[Exercise goal] Transcribe the listing below verbatim, omitting pictures.

[Exercise data]
----------------------------------------

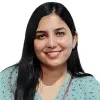 Poisha Choudhary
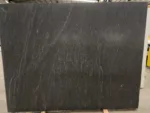 Virginia Mist Granite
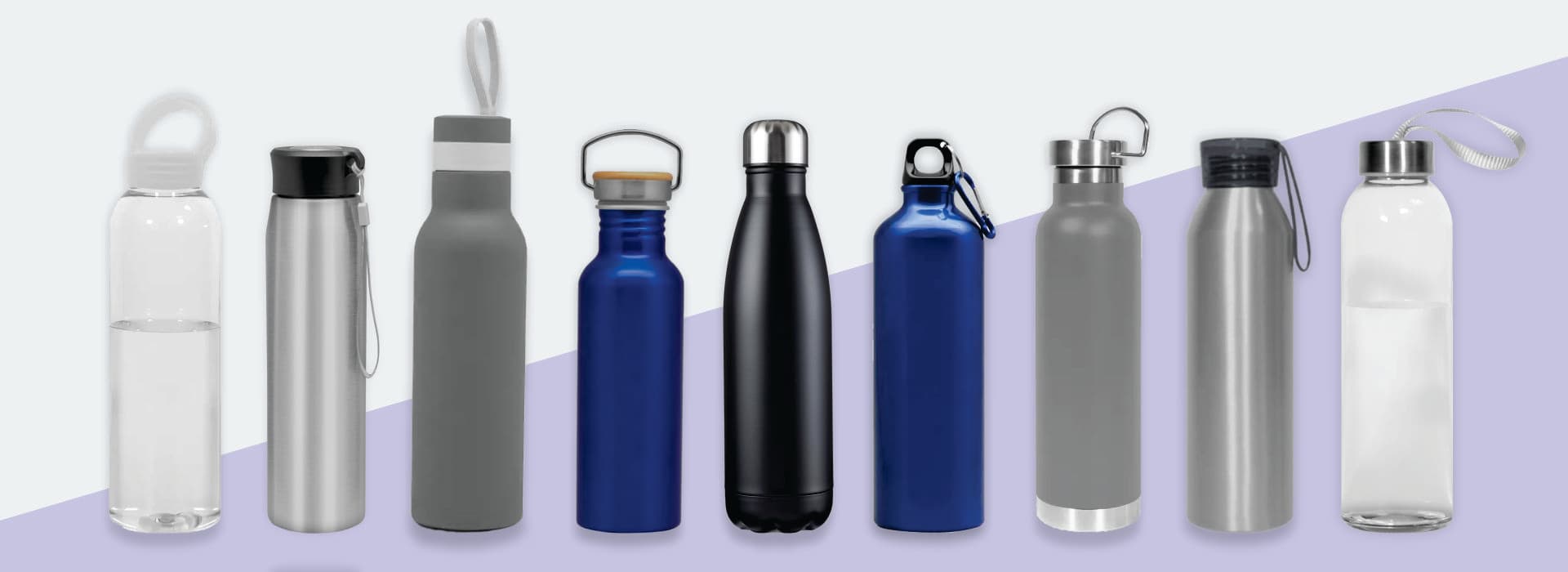 BOTELLAS Y VASOS - Grabados Conquer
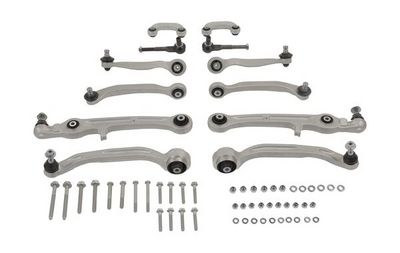 SET REPARATIE BARA STABILIZATOARE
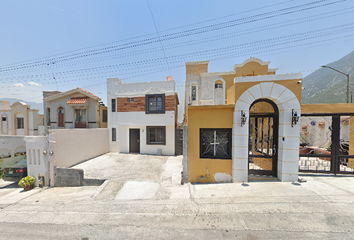 Casa en  Misión De Las Villas, Santa Catarina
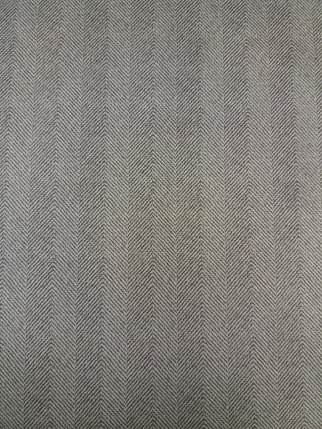 Zamšveidīgs  audums ar rakstu,PlussAudums veikali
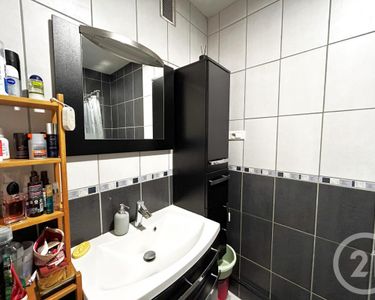 Appartement 239 000 € - 86 m²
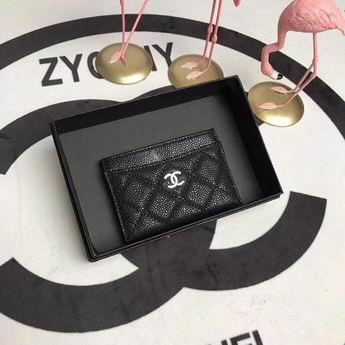 1:1 Replica Chanel Bags WL50083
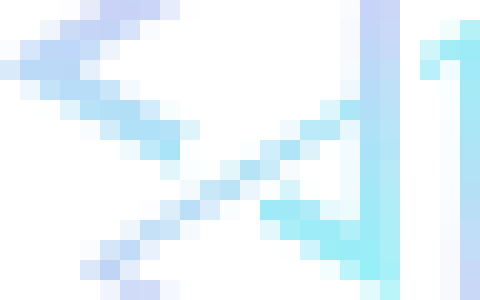 叮~邀請(qǐng)你加入“COD行業(yè)交流微信群”，請(qǐng)查收！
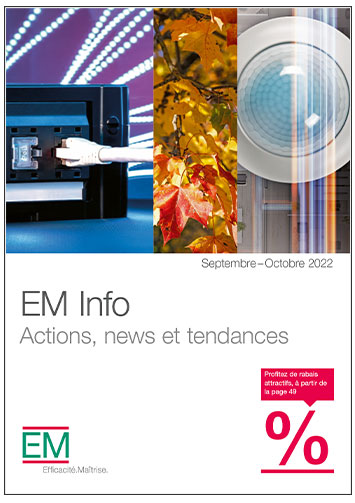 Titelseite_EM_Info_Sep_22_FR.jpg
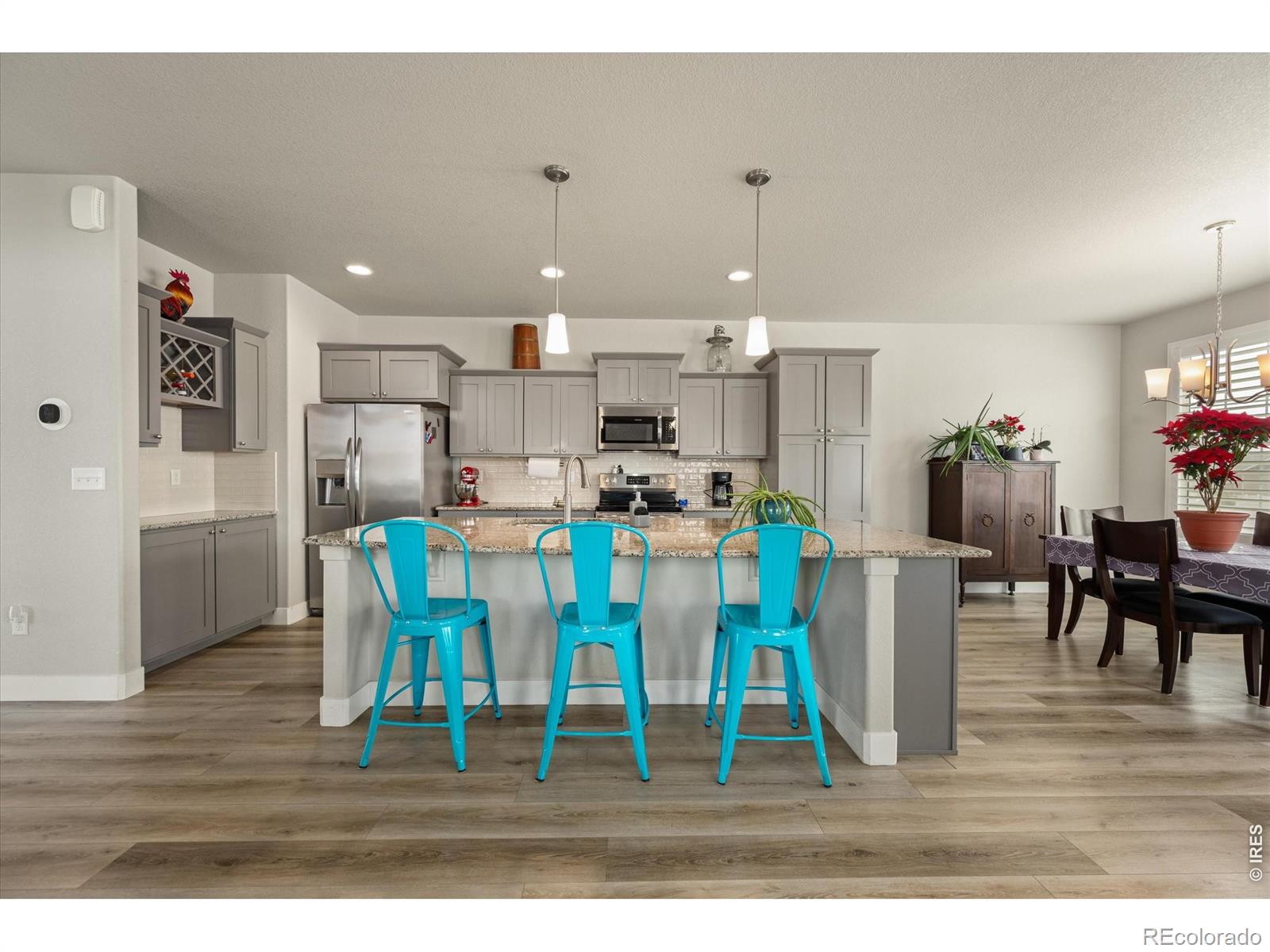 MLS Image #8 for 479  mt belford drive,severance, Colorado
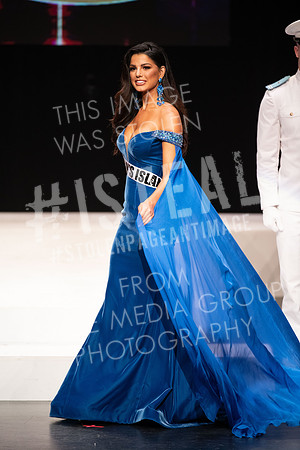 MissSCUSA2019-19738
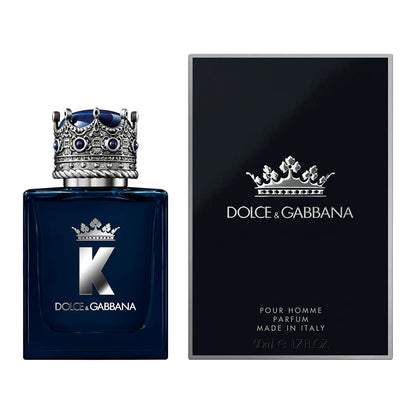 Dolce &amp; Gabbana K Parfum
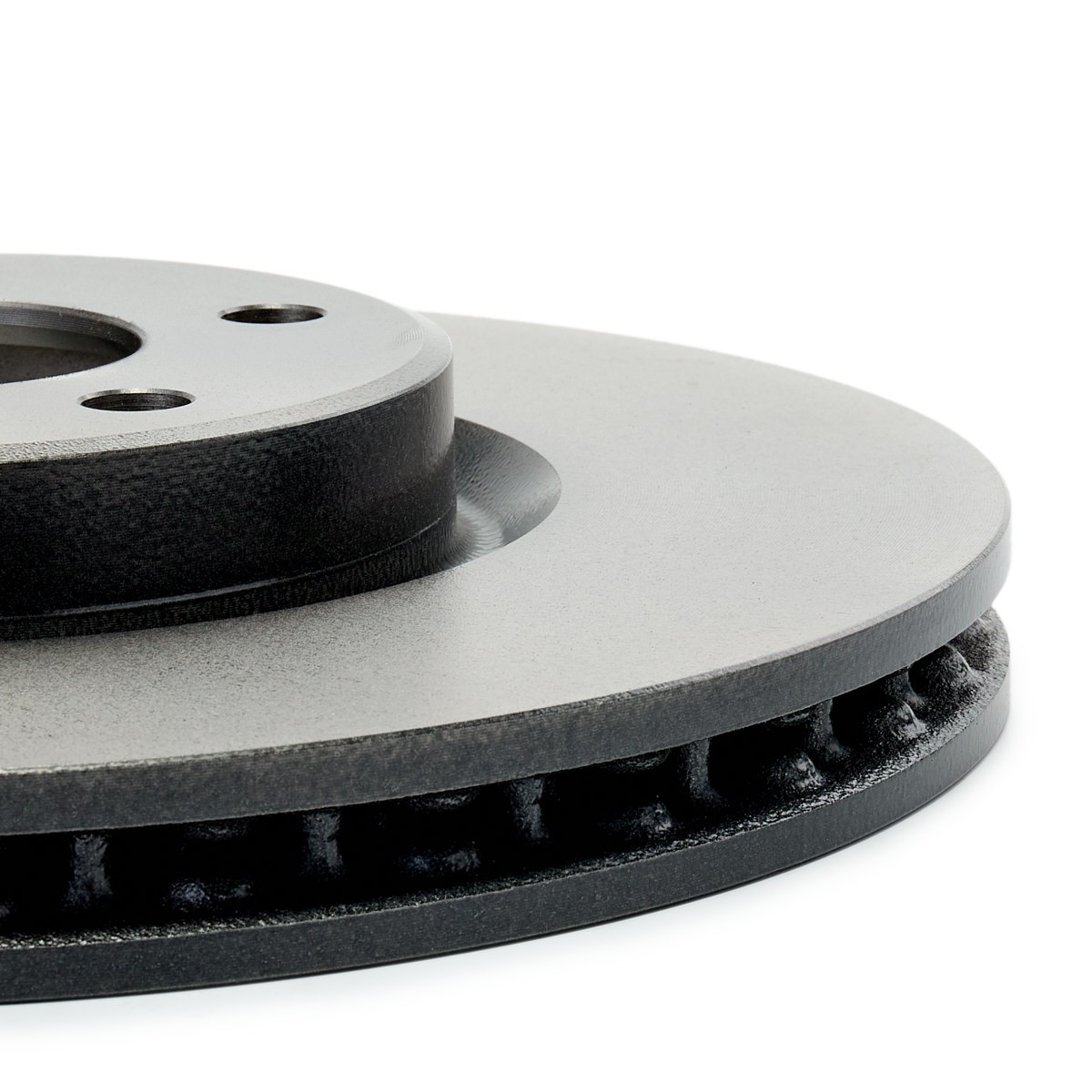 Frenos delanteros Brembo 09B82211 precio, desde 72,60 EUR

----------------------------------------

[Written solution]
 Poisha Choudhary
 Virginia Mist Granite
 BOTELLAS Y VASOS - Grabados Conquer
 SET REPARATIE BARA STABILIZATOARE
 Casa en  Misión De Las Villas, Santa Catarina
 Zamšveidīgs  audums ar rakstu,PlussAudums veikali
 Appartement 239 000 € - 86 m²
 1:1 Replica Chanel Bags WL50083
 叮~邀請(qǐng)你加入“COD行業(yè)交流微信群”，請(qǐng)查收！
 Titelseite_EM_Info_Sep_22_FR.jpg
 MLS Image #8 for 479  mt belford drive,severance, Colorado
 MissSCUSA2019-19738
 Dolce &amp; Gabbana K Parfum
 Frenos delanteros Brembo 09B82211 precio, desde 72,60 EUR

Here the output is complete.